What the task asks:
In the seminar announcement on inferring evolutionary trees:
(a) What department and university is Tandy Warnow listed with?
(b) What level of support does the analysis give the Italo-Celtic hypothesis?
(c) Which two linguists shared in the work?

Excerpt provided:
=== Begin Enclosure ===

DIMACS Seminar on Math and CS in Biology


A computational method for inferring evolutionary trees and an application to Indo-European family of languages


Tandy Warnow
Department of Computer and Information Science
University of Pennsylvania


11:00 AM
Tuesday, February 20, 1996


The determination of evolutionary trees is a major endeavor within biology and historical linguistics, but current techniques that are used to generate trees are limited either by computational problems or through the use of methods which lose information present in the primary data.

In this talk we will present a method for efficiently inferring evolutionary trees in Historical Linguistics which avoid the difficulties that have made this analysis intractable. We use primary data, and show that an appropriate optimization problem (based solidly upon traditional historical linguistic methodology) can be solved exactly for these data.

We have applied this method to the problem of inferring the evolutionary history for the Indo-European (IE) family of languages, and have made several surprising and strikingly strongly supported findings. We analyzed the IE data with particular interest in determining whether our new methodology could lay to rest the debate on two longstanding conjectures: the {\em Indo-Hittite hypothesis} and the {\em Italo-Celtic hypothesis.}

Our analysis indicates significant support for the Indo-Hittite hypothesis and preliminary (albeit weak) support for the Italo-Celtic hypothesis. It also proposes a reasonable explanation for the surprising dual allegiance of Germanic. Most importantly, it provides a firm methodology by which linguists can test the consistency of their judgements, thus enabling further research into problematic data.

This is joint work with linguists Donald Ringe and Ann Taylor of the University of Pennsylvania.

=== End Enclosure ===

Input data:
=== Begin Enclosure ===

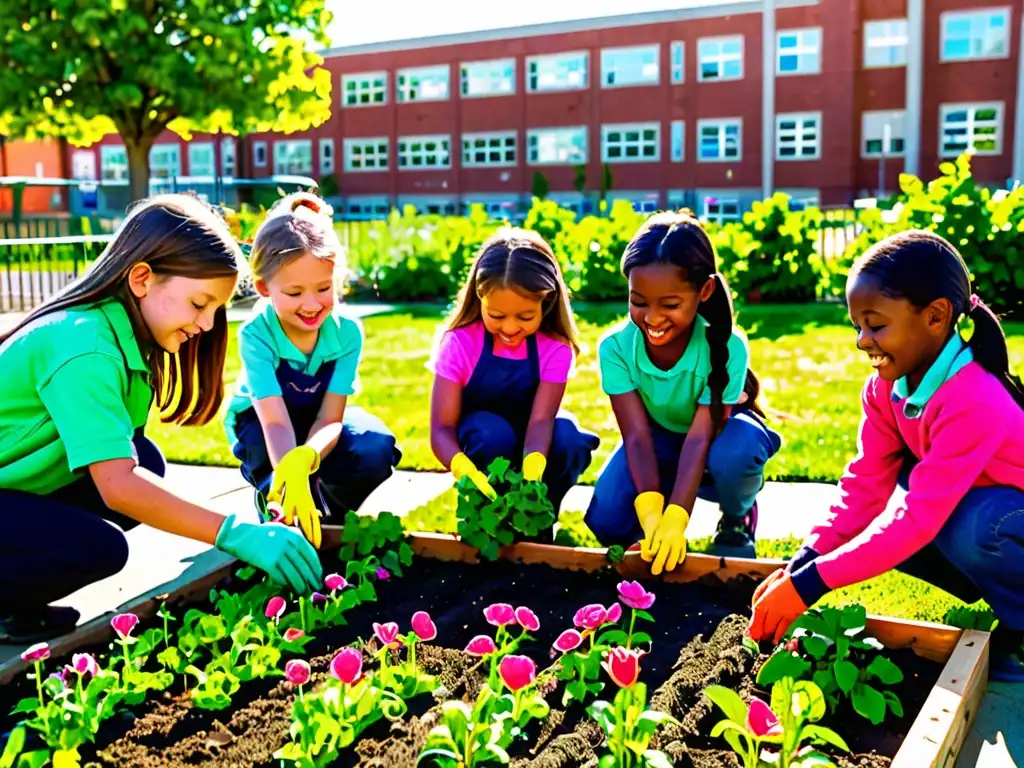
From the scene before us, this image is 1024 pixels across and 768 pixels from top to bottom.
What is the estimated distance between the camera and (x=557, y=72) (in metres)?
31.0

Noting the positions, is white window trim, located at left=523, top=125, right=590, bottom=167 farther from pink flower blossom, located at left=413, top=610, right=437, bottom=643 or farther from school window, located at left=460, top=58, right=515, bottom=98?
pink flower blossom, located at left=413, top=610, right=437, bottom=643

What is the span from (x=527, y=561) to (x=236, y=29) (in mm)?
15307

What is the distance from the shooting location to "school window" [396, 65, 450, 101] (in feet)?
108

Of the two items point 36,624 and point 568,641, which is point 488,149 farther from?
point 568,641

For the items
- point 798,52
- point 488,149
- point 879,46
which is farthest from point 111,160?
point 879,46

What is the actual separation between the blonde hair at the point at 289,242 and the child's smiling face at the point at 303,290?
18mm

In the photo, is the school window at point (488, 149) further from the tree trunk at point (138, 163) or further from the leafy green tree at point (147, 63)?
the tree trunk at point (138, 163)

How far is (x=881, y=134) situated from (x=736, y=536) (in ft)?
88.1

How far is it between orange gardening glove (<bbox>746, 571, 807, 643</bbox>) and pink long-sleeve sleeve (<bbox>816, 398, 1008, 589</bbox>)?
0.24ft

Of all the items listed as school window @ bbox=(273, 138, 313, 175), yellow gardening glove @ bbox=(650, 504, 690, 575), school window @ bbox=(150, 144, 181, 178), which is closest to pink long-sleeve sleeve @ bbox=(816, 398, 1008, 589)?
Result: yellow gardening glove @ bbox=(650, 504, 690, 575)

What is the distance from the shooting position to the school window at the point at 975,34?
26.1 m

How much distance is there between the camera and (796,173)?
92.3 ft

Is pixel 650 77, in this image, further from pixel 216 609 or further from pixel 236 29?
pixel 216 609

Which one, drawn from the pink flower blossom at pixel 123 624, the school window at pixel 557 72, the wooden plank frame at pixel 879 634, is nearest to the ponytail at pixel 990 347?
the wooden plank frame at pixel 879 634
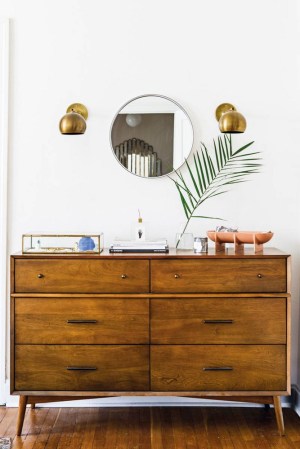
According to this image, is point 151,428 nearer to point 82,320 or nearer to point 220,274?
point 82,320

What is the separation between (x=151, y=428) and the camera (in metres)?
2.75

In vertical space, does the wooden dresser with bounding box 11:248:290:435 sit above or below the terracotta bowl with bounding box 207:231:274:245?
below

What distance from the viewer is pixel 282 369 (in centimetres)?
267

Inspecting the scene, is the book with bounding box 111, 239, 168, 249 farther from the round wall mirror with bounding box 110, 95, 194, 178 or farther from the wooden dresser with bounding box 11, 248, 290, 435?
the round wall mirror with bounding box 110, 95, 194, 178

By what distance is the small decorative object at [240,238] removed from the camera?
2738 millimetres

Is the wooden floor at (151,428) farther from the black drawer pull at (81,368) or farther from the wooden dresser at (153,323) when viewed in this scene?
the black drawer pull at (81,368)

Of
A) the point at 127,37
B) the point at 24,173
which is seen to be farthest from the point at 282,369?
the point at 127,37

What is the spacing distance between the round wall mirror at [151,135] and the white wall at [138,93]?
0.17 ft

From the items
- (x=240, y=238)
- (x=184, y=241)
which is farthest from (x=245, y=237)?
(x=184, y=241)

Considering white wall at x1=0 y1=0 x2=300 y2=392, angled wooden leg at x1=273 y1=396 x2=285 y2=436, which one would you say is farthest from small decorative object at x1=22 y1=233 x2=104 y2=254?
Result: angled wooden leg at x1=273 y1=396 x2=285 y2=436

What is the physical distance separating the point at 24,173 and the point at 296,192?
61.6 inches

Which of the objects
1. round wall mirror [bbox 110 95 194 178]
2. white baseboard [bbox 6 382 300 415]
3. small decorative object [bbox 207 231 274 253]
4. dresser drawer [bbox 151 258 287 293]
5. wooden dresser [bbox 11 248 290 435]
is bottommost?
white baseboard [bbox 6 382 300 415]

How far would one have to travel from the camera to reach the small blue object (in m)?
2.77

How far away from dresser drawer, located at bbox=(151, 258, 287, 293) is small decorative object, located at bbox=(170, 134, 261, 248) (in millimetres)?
495
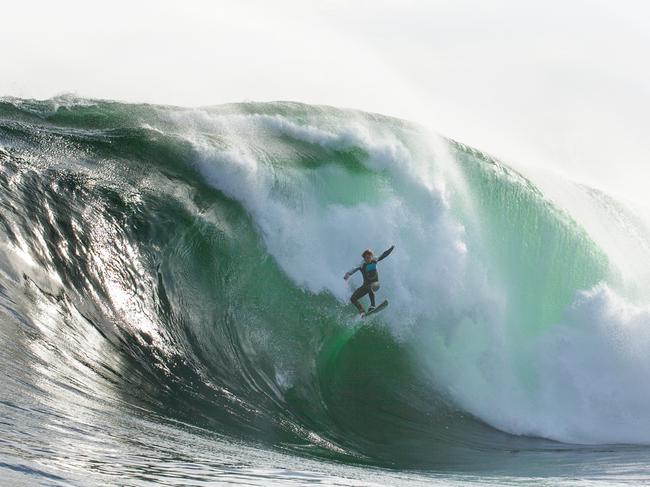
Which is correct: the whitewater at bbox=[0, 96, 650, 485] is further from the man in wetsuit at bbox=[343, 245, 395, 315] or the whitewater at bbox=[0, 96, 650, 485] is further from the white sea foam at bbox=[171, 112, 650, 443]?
the man in wetsuit at bbox=[343, 245, 395, 315]

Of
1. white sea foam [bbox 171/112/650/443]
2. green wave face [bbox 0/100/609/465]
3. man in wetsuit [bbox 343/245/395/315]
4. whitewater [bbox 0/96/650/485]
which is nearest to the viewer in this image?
whitewater [bbox 0/96/650/485]

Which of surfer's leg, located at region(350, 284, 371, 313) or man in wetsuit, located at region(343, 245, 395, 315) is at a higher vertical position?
man in wetsuit, located at region(343, 245, 395, 315)

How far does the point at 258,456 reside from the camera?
7.54 metres

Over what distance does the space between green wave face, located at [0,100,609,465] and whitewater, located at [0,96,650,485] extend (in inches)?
1.4

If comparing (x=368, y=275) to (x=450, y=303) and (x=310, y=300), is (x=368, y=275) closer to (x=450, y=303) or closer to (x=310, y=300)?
(x=310, y=300)

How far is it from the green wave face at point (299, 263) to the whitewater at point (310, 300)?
0.12 ft

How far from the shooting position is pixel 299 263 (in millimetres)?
12617

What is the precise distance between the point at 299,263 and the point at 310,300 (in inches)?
26.5

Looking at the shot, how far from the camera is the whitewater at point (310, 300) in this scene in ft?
27.7

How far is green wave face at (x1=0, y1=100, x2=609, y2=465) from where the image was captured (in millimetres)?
9945

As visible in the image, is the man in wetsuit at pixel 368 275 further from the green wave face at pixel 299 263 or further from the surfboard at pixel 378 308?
the green wave face at pixel 299 263

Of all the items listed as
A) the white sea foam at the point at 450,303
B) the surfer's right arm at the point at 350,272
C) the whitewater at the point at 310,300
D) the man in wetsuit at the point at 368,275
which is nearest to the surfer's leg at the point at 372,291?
the man in wetsuit at the point at 368,275

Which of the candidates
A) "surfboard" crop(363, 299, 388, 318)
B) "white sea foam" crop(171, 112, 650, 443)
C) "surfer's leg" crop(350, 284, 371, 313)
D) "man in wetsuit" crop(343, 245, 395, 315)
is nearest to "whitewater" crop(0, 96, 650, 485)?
"white sea foam" crop(171, 112, 650, 443)

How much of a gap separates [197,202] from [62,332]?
460cm
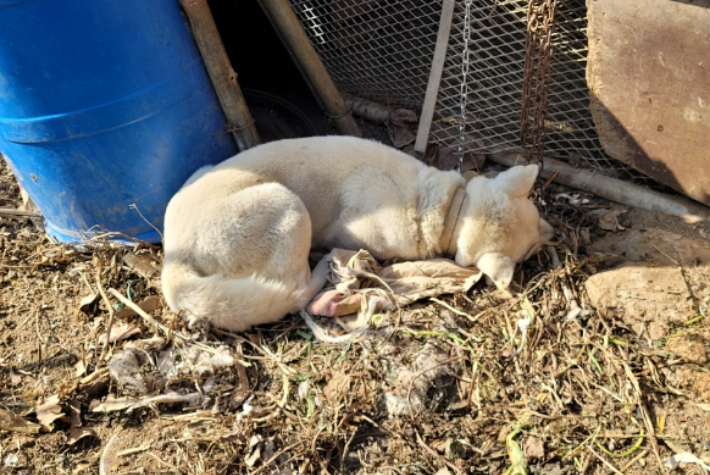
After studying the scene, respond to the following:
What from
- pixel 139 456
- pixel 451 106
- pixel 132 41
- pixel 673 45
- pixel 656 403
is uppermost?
pixel 132 41

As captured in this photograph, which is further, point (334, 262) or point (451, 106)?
point (451, 106)

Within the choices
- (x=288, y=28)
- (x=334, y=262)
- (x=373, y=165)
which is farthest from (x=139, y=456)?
(x=288, y=28)

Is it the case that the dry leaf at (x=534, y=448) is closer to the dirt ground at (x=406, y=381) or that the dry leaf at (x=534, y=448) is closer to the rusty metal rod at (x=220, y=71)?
the dirt ground at (x=406, y=381)

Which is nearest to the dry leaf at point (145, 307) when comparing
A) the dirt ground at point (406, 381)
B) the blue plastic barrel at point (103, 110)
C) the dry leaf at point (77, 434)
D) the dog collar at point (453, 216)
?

=== End Enclosure ===

Finished task:
(a) The Department of Computer and Information Science, University of Pennsylvania.
(b) Preliminary (albeit weak) support.
(c) Donald Ringe and Ann Taylor.